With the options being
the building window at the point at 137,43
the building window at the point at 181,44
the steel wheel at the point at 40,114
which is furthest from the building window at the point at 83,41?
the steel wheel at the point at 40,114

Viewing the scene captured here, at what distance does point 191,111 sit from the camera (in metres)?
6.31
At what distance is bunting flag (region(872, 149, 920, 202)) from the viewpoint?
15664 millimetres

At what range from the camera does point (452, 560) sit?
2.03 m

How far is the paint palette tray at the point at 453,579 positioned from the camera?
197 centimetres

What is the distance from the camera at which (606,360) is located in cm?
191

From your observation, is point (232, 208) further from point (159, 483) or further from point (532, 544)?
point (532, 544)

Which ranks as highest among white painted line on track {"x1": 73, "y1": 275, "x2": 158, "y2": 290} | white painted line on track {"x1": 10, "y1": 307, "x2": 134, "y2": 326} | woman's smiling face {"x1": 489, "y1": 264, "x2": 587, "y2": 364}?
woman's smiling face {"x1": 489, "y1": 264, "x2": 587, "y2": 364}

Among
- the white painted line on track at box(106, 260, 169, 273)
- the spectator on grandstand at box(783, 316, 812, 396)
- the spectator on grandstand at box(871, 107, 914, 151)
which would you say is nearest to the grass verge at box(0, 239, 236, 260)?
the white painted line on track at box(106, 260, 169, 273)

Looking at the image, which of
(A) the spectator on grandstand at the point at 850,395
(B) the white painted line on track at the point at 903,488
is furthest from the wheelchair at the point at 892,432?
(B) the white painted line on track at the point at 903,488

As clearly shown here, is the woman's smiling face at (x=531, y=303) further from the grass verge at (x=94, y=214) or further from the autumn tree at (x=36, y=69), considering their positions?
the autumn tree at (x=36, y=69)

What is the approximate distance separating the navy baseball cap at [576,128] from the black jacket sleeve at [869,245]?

__________

**To do**
Could you quote the listing word for word, from the line containing "Looking at the image, which of" through the last line of the listing, both ends included?

**Final answer**
Looking at the image, which of
(A) the spectator on grandstand at the point at 850,395
(B) the white painted line on track at the point at 903,488
is furthest from the wheelchair at the point at 892,432?
(B) the white painted line on track at the point at 903,488

As clearly shown here, is the woman's smiling face at (x=531, y=303) further from the grass verge at (x=94, y=214) or further from the autumn tree at (x=36, y=69), considering their positions?
the autumn tree at (x=36, y=69)

What is the approximate distance separating the navy baseball cap at [576,128] from the black jacket sleeve at [869,245]?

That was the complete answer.